To paraphrase Abraham Lincoln (via Penny Ur),

You can teach some of the students all of the time, or all of the students some of the time. But you can’t teach all of the students all of the time.

Why not? Because most classes are mixed level. Some students learn faster than others, some write better than others, some are quieter than others. So the question we need to ask ourselves is…

How can we teach more of our students more of the time?

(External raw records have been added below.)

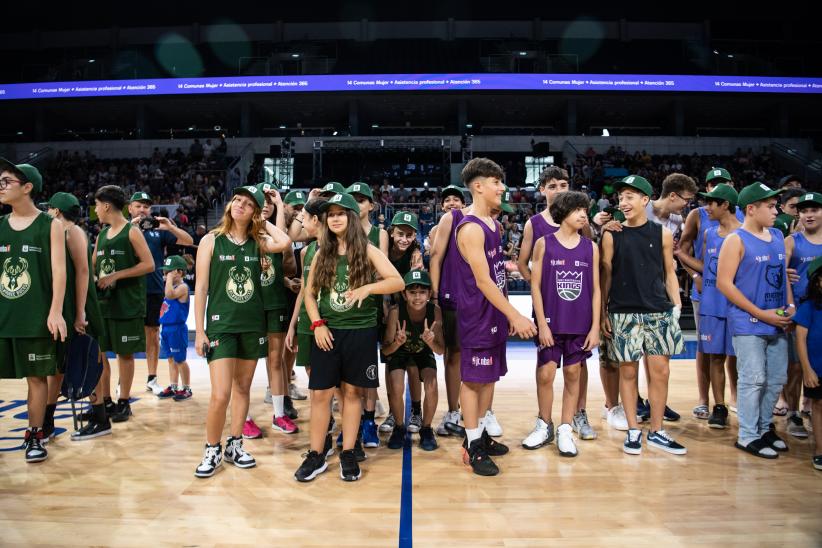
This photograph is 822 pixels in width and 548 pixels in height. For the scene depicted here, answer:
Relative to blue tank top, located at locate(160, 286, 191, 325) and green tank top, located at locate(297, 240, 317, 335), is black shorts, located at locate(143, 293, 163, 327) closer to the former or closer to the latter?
blue tank top, located at locate(160, 286, 191, 325)

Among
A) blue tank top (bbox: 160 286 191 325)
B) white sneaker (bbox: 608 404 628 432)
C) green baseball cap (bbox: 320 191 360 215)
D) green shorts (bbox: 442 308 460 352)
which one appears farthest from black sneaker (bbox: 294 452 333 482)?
blue tank top (bbox: 160 286 191 325)

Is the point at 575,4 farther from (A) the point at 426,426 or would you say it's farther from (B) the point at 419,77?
(A) the point at 426,426

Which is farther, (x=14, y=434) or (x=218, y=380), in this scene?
(x=14, y=434)

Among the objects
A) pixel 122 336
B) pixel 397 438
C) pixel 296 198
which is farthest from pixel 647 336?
pixel 122 336

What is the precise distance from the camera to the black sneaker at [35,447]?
12.2 feet

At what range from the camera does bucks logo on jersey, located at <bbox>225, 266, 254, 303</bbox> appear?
360 cm

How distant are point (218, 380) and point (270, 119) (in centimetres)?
2380

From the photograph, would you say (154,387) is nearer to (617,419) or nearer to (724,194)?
(617,419)

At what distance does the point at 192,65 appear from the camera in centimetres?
2450

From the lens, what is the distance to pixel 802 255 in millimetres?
4184

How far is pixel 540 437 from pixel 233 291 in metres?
2.46

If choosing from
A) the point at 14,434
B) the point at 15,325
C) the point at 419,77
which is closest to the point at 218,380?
the point at 15,325

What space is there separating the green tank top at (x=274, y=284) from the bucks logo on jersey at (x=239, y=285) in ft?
2.10

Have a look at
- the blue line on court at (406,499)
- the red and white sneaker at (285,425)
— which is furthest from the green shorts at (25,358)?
the blue line on court at (406,499)
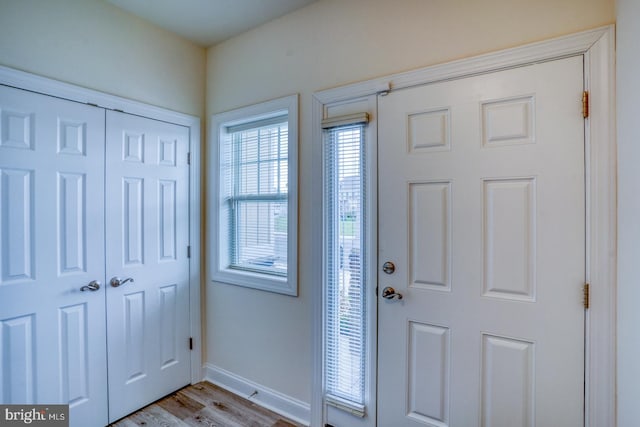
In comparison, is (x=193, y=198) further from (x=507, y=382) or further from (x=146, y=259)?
(x=507, y=382)

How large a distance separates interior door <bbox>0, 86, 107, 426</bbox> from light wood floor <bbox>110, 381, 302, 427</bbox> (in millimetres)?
290

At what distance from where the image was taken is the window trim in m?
2.06

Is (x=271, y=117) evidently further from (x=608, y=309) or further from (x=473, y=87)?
(x=608, y=309)

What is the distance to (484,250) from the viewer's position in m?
1.46

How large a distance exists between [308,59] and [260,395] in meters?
2.39

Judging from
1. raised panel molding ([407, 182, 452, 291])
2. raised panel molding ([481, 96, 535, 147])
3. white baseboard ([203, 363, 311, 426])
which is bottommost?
white baseboard ([203, 363, 311, 426])

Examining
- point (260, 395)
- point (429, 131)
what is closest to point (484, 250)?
point (429, 131)

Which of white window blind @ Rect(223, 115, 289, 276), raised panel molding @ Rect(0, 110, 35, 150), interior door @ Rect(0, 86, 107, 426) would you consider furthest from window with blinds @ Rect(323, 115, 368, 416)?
raised panel molding @ Rect(0, 110, 35, 150)

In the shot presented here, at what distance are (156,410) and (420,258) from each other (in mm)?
2108

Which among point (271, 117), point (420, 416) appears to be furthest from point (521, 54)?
point (420, 416)

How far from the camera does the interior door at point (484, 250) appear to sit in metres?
1.30

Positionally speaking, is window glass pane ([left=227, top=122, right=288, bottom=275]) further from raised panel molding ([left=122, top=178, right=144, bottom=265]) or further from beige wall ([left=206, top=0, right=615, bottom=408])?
raised panel molding ([left=122, top=178, right=144, bottom=265])

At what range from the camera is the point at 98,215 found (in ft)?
6.34

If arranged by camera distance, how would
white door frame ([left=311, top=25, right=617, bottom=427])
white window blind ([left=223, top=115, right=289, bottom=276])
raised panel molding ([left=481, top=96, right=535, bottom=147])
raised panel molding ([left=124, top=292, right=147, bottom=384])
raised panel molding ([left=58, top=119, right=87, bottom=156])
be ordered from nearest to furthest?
white door frame ([left=311, top=25, right=617, bottom=427]) < raised panel molding ([left=481, top=96, right=535, bottom=147]) < raised panel molding ([left=58, top=119, right=87, bottom=156]) < raised panel molding ([left=124, top=292, right=147, bottom=384]) < white window blind ([left=223, top=115, right=289, bottom=276])
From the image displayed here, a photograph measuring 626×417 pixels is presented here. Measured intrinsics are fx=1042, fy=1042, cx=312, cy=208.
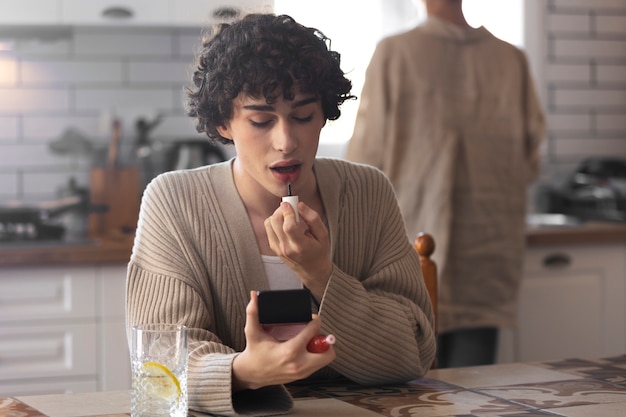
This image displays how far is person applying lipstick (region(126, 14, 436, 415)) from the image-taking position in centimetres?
160

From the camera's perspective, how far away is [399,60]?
9.80 ft

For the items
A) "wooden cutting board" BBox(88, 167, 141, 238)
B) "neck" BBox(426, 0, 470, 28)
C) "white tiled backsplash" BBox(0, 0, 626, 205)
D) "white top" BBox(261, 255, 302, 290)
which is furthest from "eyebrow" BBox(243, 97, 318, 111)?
"white tiled backsplash" BBox(0, 0, 626, 205)

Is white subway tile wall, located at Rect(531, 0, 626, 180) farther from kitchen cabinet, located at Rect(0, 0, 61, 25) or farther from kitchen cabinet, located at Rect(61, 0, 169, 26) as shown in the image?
kitchen cabinet, located at Rect(0, 0, 61, 25)

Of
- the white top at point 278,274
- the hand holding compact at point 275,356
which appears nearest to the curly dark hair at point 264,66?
the white top at point 278,274

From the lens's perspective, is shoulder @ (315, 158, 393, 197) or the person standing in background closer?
shoulder @ (315, 158, 393, 197)

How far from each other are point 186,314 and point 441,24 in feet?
5.51

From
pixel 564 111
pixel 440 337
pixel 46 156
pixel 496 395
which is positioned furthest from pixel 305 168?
pixel 564 111

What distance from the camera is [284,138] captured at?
1.61m

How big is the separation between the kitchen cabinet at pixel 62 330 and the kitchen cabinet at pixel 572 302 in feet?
4.48

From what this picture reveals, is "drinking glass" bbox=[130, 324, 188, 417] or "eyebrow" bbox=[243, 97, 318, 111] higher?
"eyebrow" bbox=[243, 97, 318, 111]

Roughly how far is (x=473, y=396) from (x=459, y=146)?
5.37 feet

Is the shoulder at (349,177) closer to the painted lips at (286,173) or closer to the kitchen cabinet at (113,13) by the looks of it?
the painted lips at (286,173)

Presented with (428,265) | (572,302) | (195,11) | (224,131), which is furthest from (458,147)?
(224,131)

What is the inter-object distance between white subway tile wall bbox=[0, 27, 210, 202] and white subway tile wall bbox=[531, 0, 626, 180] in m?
1.43
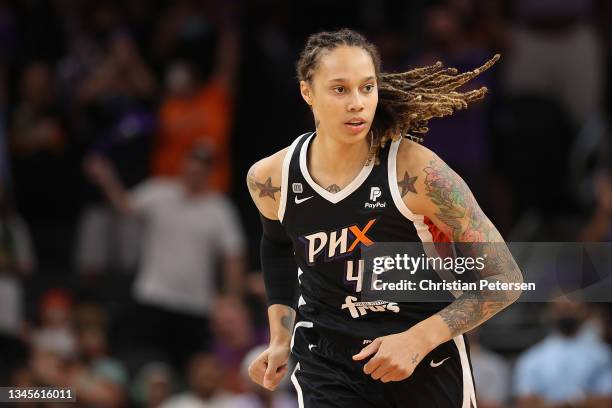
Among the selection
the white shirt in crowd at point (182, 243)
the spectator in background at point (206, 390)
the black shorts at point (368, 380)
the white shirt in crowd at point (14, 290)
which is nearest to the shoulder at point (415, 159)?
the black shorts at point (368, 380)

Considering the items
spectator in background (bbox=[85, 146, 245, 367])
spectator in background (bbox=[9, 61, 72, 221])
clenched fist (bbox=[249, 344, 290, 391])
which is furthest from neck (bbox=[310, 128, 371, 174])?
spectator in background (bbox=[9, 61, 72, 221])

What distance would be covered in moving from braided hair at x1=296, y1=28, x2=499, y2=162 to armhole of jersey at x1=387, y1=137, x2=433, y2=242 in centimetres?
7

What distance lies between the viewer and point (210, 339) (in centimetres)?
1169

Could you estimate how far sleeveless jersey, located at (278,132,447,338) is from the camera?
5465 millimetres

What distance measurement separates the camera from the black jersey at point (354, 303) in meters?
5.47

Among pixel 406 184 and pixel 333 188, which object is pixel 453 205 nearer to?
pixel 406 184

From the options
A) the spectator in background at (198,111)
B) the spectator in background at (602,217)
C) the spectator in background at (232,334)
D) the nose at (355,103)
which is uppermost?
the spectator in background at (198,111)

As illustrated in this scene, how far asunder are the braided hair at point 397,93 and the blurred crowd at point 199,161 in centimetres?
528

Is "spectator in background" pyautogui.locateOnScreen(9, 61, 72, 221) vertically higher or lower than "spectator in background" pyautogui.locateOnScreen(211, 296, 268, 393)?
higher

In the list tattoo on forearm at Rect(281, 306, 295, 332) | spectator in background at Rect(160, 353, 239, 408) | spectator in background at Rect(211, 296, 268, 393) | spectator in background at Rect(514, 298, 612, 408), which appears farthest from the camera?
spectator in background at Rect(211, 296, 268, 393)

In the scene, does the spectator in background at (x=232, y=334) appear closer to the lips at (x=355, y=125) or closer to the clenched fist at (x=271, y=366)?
the clenched fist at (x=271, y=366)

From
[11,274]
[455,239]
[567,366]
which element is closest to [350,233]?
[455,239]

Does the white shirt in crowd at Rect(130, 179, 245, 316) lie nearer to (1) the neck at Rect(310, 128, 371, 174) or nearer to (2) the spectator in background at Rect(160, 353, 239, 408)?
(2) the spectator in background at Rect(160, 353, 239, 408)

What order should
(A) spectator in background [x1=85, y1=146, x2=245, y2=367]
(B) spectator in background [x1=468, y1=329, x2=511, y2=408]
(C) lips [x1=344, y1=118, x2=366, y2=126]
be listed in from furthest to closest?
(A) spectator in background [x1=85, y1=146, x2=245, y2=367]
(B) spectator in background [x1=468, y1=329, x2=511, y2=408]
(C) lips [x1=344, y1=118, x2=366, y2=126]
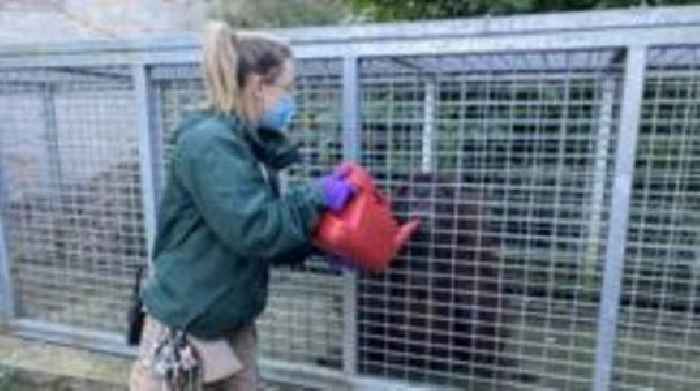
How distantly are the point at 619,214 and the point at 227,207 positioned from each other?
4.50ft

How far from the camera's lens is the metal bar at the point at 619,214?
237 cm

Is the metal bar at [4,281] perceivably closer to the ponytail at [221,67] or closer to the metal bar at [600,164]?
the ponytail at [221,67]

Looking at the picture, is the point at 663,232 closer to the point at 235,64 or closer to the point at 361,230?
the point at 361,230

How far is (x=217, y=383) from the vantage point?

We can teach more of our students more of the time by making our mixed level classes “MIXED” (by using Materials, Instructions, eXpectations, Evaluation, Discipline).


M is for Materials.

Give different materials to different students. If it’s a reading passage, make a simplified version for students with lower reading proficiency and a harder version for the strong readers. If it’s a listening activity, give different questions to different groups of students. Challenge everyone at their own level.


I is for Instructions.

Give open ended instructions. Instead of “Answer the questions on page 57” say “Answer at least five questions on page 57” or “Answer as many of the questions as you can in five minutes”. Everyone feels like they finished even though everyone answered a different number of questions.


X is for Expectations.

To take the instructions principal one stage further, set different expectations for different students. To make a writing activity more challenging, give the strongest students a higher word count. To make a speaking activity harder, give top students a list of ‘banned’ words. To make a writing activity easier, give the weaker students a word bank.


E is for Evaluation.

It’s easy to fall into the trap of concentrating correction on less able students and heaping praise on the stars of the class. Don’t. Instead, make sure everyone gets praised for what they did well and everyone gets their fair share of developmental feedback.


D is for Discipline.

Behavior management is especially important in mixed ability classes. Stronger students get bored because they’re not challenged. Weaker students get frustrated and misbehave. Using the other techniques here will reduce boredom and frustration, but good discipline is still important.


If you use the MIXED principles above you still won’t be able to teach all of the students all of the time, but you can teach more of the students more of the time.